◆ **Directive**: Can you edit the listing below by replacing "camera" with "viewer", then give back only the lines starting at the one containing "What separation exists" and ending at the one containing "which one is nearest to the camera?", with everything else unchanged?

◆ **Records for this exercise**:

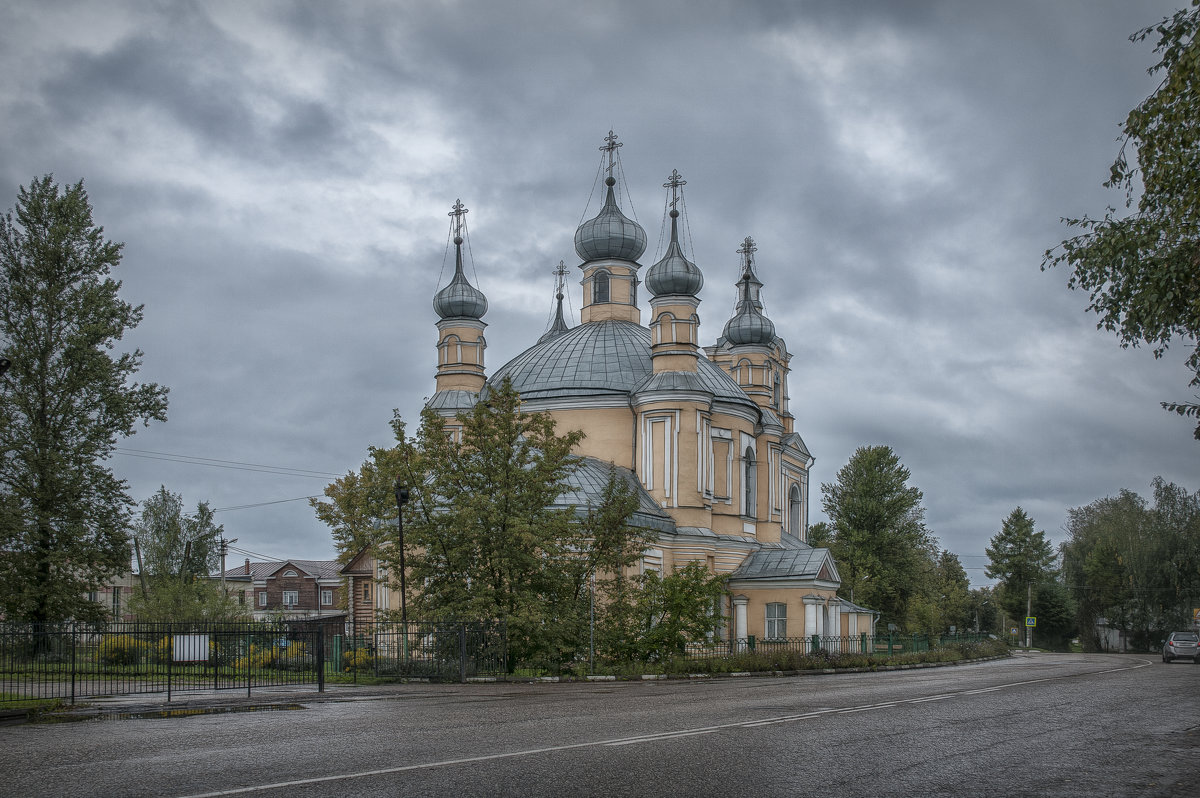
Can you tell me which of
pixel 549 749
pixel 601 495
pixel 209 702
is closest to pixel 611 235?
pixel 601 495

==

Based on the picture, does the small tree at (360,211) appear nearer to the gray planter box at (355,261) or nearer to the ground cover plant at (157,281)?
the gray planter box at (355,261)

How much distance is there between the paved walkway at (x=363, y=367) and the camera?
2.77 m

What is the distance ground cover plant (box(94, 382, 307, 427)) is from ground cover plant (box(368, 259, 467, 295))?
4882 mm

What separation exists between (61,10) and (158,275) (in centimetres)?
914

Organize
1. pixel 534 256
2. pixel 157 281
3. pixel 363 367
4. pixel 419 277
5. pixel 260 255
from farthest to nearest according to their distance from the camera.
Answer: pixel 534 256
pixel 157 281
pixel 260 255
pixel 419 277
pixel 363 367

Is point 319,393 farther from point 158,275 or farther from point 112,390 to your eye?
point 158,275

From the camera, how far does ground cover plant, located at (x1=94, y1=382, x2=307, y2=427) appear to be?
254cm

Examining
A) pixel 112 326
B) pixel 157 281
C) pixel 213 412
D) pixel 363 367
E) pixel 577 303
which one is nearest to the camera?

◆ **Exercise answer**:
What separation exists between (61,10) and (158,275) (in centimetres)?
914

Organize
1. pixel 534 256
2. pixel 157 281
3. pixel 363 367
4. pixel 419 277
5. pixel 260 255
from farthest to nearest according to their distance from the viewer.
Answer: pixel 534 256
pixel 157 281
pixel 260 255
pixel 419 277
pixel 363 367

Is point 319,393 farther from point 158,275 or farther from point 112,390 to your eye?
point 158,275

From the viewer, how far does ground cover plant, located at (x1=94, y1=382, x2=307, y2=427) appear to be?
254cm

Examining
A) pixel 112 326
B) pixel 157 281
C) pixel 213 412
D) pixel 363 367
E) pixel 577 303
which one is nearest to the viewer?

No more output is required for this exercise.